# Best option for autofeeder



## lenosquid (Oct 9, 2006)

I am going to be leaving my tank for a week over christmas and I was curious what the best option would be to feed my fish over those 7 days. Are there any cheap solutions to my dilemma?

As for dosing my ferts, as of right now I think I will take a chance and let my tank be for a week. My plants should be fine I would imagine. 

What do people do when they are on extended time away from their tanks?


----------



## MiSo (Nov 4, 2005)

i used a cheap auto feeder from walmart last time i went on vacation.
i didn't think of the fish ahead of time to purchase a decent one online and be able to get it to me in a timely fashion. the cheap walmart one worked fine for me. i had no losses when i came back.

but i would spring for a nicer one if i had to do it again.
i dont use the cheap walmart one daily because i can't control the portions exactly. but other more expensive units let you.


----------



## turbomkt (Mar 31, 2004)

Kris,
What kind of food are you going to be feeding? If it's flake or most pellets, I could lend you a feeder.


----------



## lenosquid (Oct 9, 2006)

I feed them frozen daphnia and brine shrimp, as well as some flakes of spirulina. I figure the flakes would be the easiest for when I am gone. I appreciate the help with the lending and I actually might take you up on that. What kind, if I decide to buy one, would be a good choice? thanks


----------



## hooha (Apr 21, 2005)

If it's only for a week, don't feed them during that time. If you feed them daily and they're nice and healthy, they will be fine during that time and less chance of a crash happening.


----------



## tkos (Oct 30, 2006)

I agree, healthy fish should be able to survive for a week without eating. The best option would be to have soemone drop by. It is alsoa good option so that you can make sure filters and lights are still working properly (especially after a power outage).


----------



## Rich M (Mar 6, 2004)

I use a ProAquatics feeder and it works ok. It works best with pellet food because of the size uniformity. It has a connection for an airhose which is a must if you do use flake food to keep it from clumping due to humidity. If you have someone stop in to feed your fish, measure out each days portion for them otherwise they will overfeed.


----------



## JG06 (Nov 5, 2006)

Not to highjack this post, but what does everyone think of the Roundomatic?


----------



## bristles (Mar 7, 2006)

I agree with previous posts about not feeding at all, a week is not that long, if you want to get a feeder I would not get a cheap one (just my opinion) I have gotten the cheap drum kinds and had bad luck with them. they would feed every 12 hrs. I have a ehiem 3581 & find it to be very accurate, up to 4 feeding times a day & easy to program & use. I'm guessing you already have a timer for your lights.


----------



## Troy McClure (Aug 3, 2005)

JG06 said:


> Not to highjack this post, but what does everyone think of the Roundomatic?

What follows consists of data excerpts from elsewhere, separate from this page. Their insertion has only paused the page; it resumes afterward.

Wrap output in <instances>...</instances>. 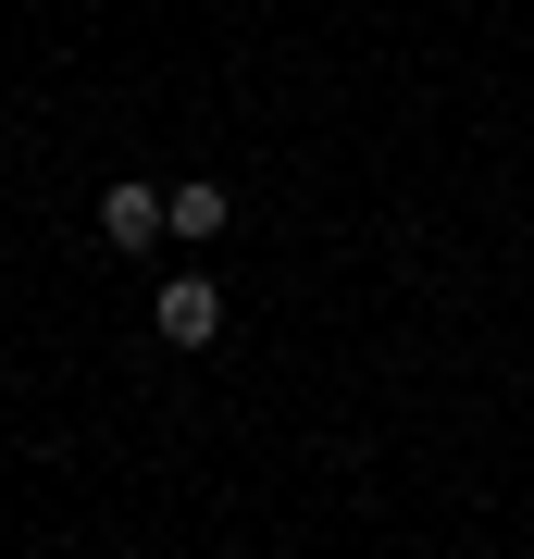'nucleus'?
I'll use <instances>...</instances> for the list:
<instances>
[{"label": "nucleus", "mask_w": 534, "mask_h": 559, "mask_svg": "<svg viewBox=\"0 0 534 559\" xmlns=\"http://www.w3.org/2000/svg\"><path fill=\"white\" fill-rule=\"evenodd\" d=\"M150 323H162V348H212L224 336V286L212 274H162L150 286Z\"/></svg>", "instance_id": "2"}, {"label": "nucleus", "mask_w": 534, "mask_h": 559, "mask_svg": "<svg viewBox=\"0 0 534 559\" xmlns=\"http://www.w3.org/2000/svg\"><path fill=\"white\" fill-rule=\"evenodd\" d=\"M162 237H175L162 187H138V175H112V187H99V249H112V261H150Z\"/></svg>", "instance_id": "1"}, {"label": "nucleus", "mask_w": 534, "mask_h": 559, "mask_svg": "<svg viewBox=\"0 0 534 559\" xmlns=\"http://www.w3.org/2000/svg\"><path fill=\"white\" fill-rule=\"evenodd\" d=\"M162 212H175V237H187V249H212L224 224H237V200H224L212 175H187V187H162Z\"/></svg>", "instance_id": "3"}]
</instances>
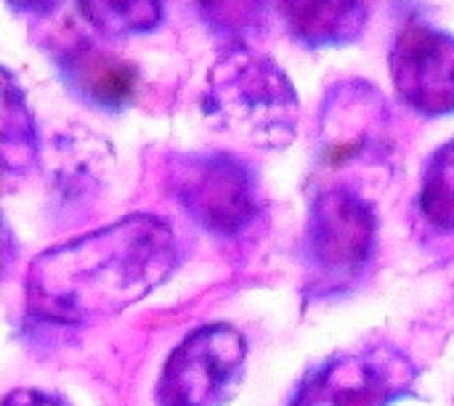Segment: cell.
<instances>
[{
	"instance_id": "obj_1",
	"label": "cell",
	"mask_w": 454,
	"mask_h": 406,
	"mask_svg": "<svg viewBox=\"0 0 454 406\" xmlns=\"http://www.w3.org/2000/svg\"><path fill=\"white\" fill-rule=\"evenodd\" d=\"M178 266L173 229L157 215H130L32 261L27 319L40 330H77L138 303Z\"/></svg>"
},
{
	"instance_id": "obj_2",
	"label": "cell",
	"mask_w": 454,
	"mask_h": 406,
	"mask_svg": "<svg viewBox=\"0 0 454 406\" xmlns=\"http://www.w3.org/2000/svg\"><path fill=\"white\" fill-rule=\"evenodd\" d=\"M202 106L218 130L263 149L290 144L301 112L285 69L250 45H229L215 61Z\"/></svg>"
},
{
	"instance_id": "obj_3",
	"label": "cell",
	"mask_w": 454,
	"mask_h": 406,
	"mask_svg": "<svg viewBox=\"0 0 454 406\" xmlns=\"http://www.w3.org/2000/svg\"><path fill=\"white\" fill-rule=\"evenodd\" d=\"M165 183L170 199L210 237L237 239L261 221L263 197L258 176L234 154H173Z\"/></svg>"
},
{
	"instance_id": "obj_4",
	"label": "cell",
	"mask_w": 454,
	"mask_h": 406,
	"mask_svg": "<svg viewBox=\"0 0 454 406\" xmlns=\"http://www.w3.org/2000/svg\"><path fill=\"white\" fill-rule=\"evenodd\" d=\"M375 250L378 215L364 197L340 186L314 197L303 234V263L314 290H348L367 274Z\"/></svg>"
},
{
	"instance_id": "obj_5",
	"label": "cell",
	"mask_w": 454,
	"mask_h": 406,
	"mask_svg": "<svg viewBox=\"0 0 454 406\" xmlns=\"http://www.w3.org/2000/svg\"><path fill=\"white\" fill-rule=\"evenodd\" d=\"M247 367L245 335L223 322L192 330L165 359L154 386L157 406H226Z\"/></svg>"
},
{
	"instance_id": "obj_6",
	"label": "cell",
	"mask_w": 454,
	"mask_h": 406,
	"mask_svg": "<svg viewBox=\"0 0 454 406\" xmlns=\"http://www.w3.org/2000/svg\"><path fill=\"white\" fill-rule=\"evenodd\" d=\"M415 364L391 346L343 351L311 370L290 406H394L415 394Z\"/></svg>"
},
{
	"instance_id": "obj_7",
	"label": "cell",
	"mask_w": 454,
	"mask_h": 406,
	"mask_svg": "<svg viewBox=\"0 0 454 406\" xmlns=\"http://www.w3.org/2000/svg\"><path fill=\"white\" fill-rule=\"evenodd\" d=\"M388 64L394 88L412 112L454 114V35L415 19L396 35Z\"/></svg>"
},
{
	"instance_id": "obj_8",
	"label": "cell",
	"mask_w": 454,
	"mask_h": 406,
	"mask_svg": "<svg viewBox=\"0 0 454 406\" xmlns=\"http://www.w3.org/2000/svg\"><path fill=\"white\" fill-rule=\"evenodd\" d=\"M64 88L96 112H122L138 90L136 66L88 35L69 32L51 51Z\"/></svg>"
},
{
	"instance_id": "obj_9",
	"label": "cell",
	"mask_w": 454,
	"mask_h": 406,
	"mask_svg": "<svg viewBox=\"0 0 454 406\" xmlns=\"http://www.w3.org/2000/svg\"><path fill=\"white\" fill-rule=\"evenodd\" d=\"M285 29L306 48H340L356 43L370 19L372 0H274Z\"/></svg>"
},
{
	"instance_id": "obj_10",
	"label": "cell",
	"mask_w": 454,
	"mask_h": 406,
	"mask_svg": "<svg viewBox=\"0 0 454 406\" xmlns=\"http://www.w3.org/2000/svg\"><path fill=\"white\" fill-rule=\"evenodd\" d=\"M37 157V128L24 90L0 66V176H24Z\"/></svg>"
},
{
	"instance_id": "obj_11",
	"label": "cell",
	"mask_w": 454,
	"mask_h": 406,
	"mask_svg": "<svg viewBox=\"0 0 454 406\" xmlns=\"http://www.w3.org/2000/svg\"><path fill=\"white\" fill-rule=\"evenodd\" d=\"M218 40L247 45L269 21V0H181Z\"/></svg>"
},
{
	"instance_id": "obj_12",
	"label": "cell",
	"mask_w": 454,
	"mask_h": 406,
	"mask_svg": "<svg viewBox=\"0 0 454 406\" xmlns=\"http://www.w3.org/2000/svg\"><path fill=\"white\" fill-rule=\"evenodd\" d=\"M82 19L104 37H141L165 21V0H74Z\"/></svg>"
},
{
	"instance_id": "obj_13",
	"label": "cell",
	"mask_w": 454,
	"mask_h": 406,
	"mask_svg": "<svg viewBox=\"0 0 454 406\" xmlns=\"http://www.w3.org/2000/svg\"><path fill=\"white\" fill-rule=\"evenodd\" d=\"M420 210L436 229L454 231V138L431 154L423 170Z\"/></svg>"
},
{
	"instance_id": "obj_14",
	"label": "cell",
	"mask_w": 454,
	"mask_h": 406,
	"mask_svg": "<svg viewBox=\"0 0 454 406\" xmlns=\"http://www.w3.org/2000/svg\"><path fill=\"white\" fill-rule=\"evenodd\" d=\"M0 406H72L61 394L48 388H13L8 391Z\"/></svg>"
},
{
	"instance_id": "obj_15",
	"label": "cell",
	"mask_w": 454,
	"mask_h": 406,
	"mask_svg": "<svg viewBox=\"0 0 454 406\" xmlns=\"http://www.w3.org/2000/svg\"><path fill=\"white\" fill-rule=\"evenodd\" d=\"M11 11L21 13V16H51L61 0H5Z\"/></svg>"
}]
</instances>
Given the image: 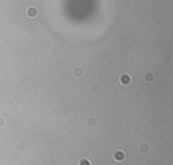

I have one for my juvie discus tank and am very happy with it. It is reliable, accurate, I've never had a problem with clumping, etc. Setup was a bit confusing, but the German to English translation isn't all that great. I really like mixing up the foods so they get a more complete diet. I usually arrange the foods in the following order (all flake food is Omega One):

Super Color, Super Color, Super Veggie, repeat.

Sometimes I will throw in a tray of First Flake or Tetramin Super Color bits. They get fed four times a day from the feeder, 9am, 1pm, 5pm, 9pm, and I'll drop in some frozen beefheart or bloodworms in between feedings if I'm home.

My brother-in-law also has a Rondomatic feeder, but he hasn't set it up yet.

I know it is one of the more expensive feeders, but it is worth it IMO.


----------



## mkeevil (Oct 22, 2006)

I agree about not feeding them, I have taken the route over the last 3 years of only feeding my fish 2/3 times a week... I always though feeding fish every day was unhealthy for the fish and the tank. ( just my opinion )


----------



## epicfish (Sep 11, 2006)

Not to hijack your thread, but I'll be leaving for Winter break for about 3 weeks...in this case, which would be the best autofeeder?


----------



## ShortFin (Jan 13, 2006)

Get the Lifegard Auto Feeder from Pentair Aquatics. You can use it to dose dry ferts when not feeding your fish.


----------